Christian McKay, left, as a young Orson Welles, upstages dreamboat movie star Zac Efron.Not long before seeing Me and Orson Welles, I had re-watched Welles’ exceptional film essay and final completed feature, 1974’s F for Fake, in which the director appears onscreen and on the soundtrack throughout the film. So as Richard Linklater’s new film began, Welles’ rich baritone, distinctive accent, and intense yet mischievous eyes were still lingering in my head. It came as a bit of a shock, then, when Christian McKay first appeared on screen with the exact same voice, eyes, and mannerisms as the great charlatan himself.
McKay’s performance as Welles is remarkable, and reason enough to see this thoroughly entertaining film, which concentrates on the groundbreaking production of Julius Caesar that he and his fledgling Mercury Theater embarked upon in 1937. Welles was only 22 at the time, already a prodigy, but still just at the cusp of the mega-stardom that the War of the Worlds broadcast would bring a year later, and that Citizen Kane would multiply the year after that. The film shies away from mentioning just how young Welles was here, mostly because no audience would ever buy that the 36-year-old McKay is quite that young. No matter; the actor captures the soul of Welles in a way that few portrayals of real people in the movies ever have. Even for film geeks who have pored over every bit of footage of the man, McKay’s performance rings flawless and true.
But let’s not get ahead of ourselves.

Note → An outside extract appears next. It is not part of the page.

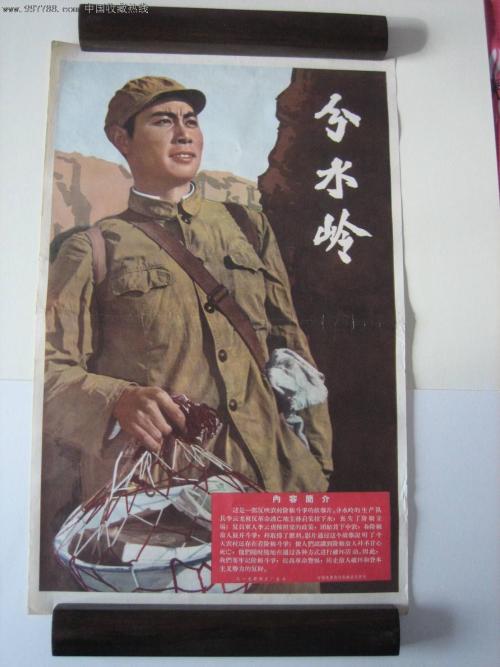 腾讯游戏实名认证 台湾身份证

There’s a “me” in the title of this film, after all, who must be an important figure if he’s sharing the title card with a giant. “Me” would be Richard, the fictional side of the film played by Zac Efron, a fresh-faced high school student who by sheer luck and good timing manages to score himself a small role in Caesar. The film, as with the Robert Kaplow novel on which it is based, is told from his perspective. His coming of age – artistically, in Welles’ chaotic production, and romantically, via an affair with a theater employee played by Claire Danes – is ostensibly the backbone of the story. But Welles was never one to fade into the shadows (well, rarely, anyway), and Welles the character quickly upstages Richard’s story just as surely as the dazzling McKay upstages the likable, but rather bland, Efron.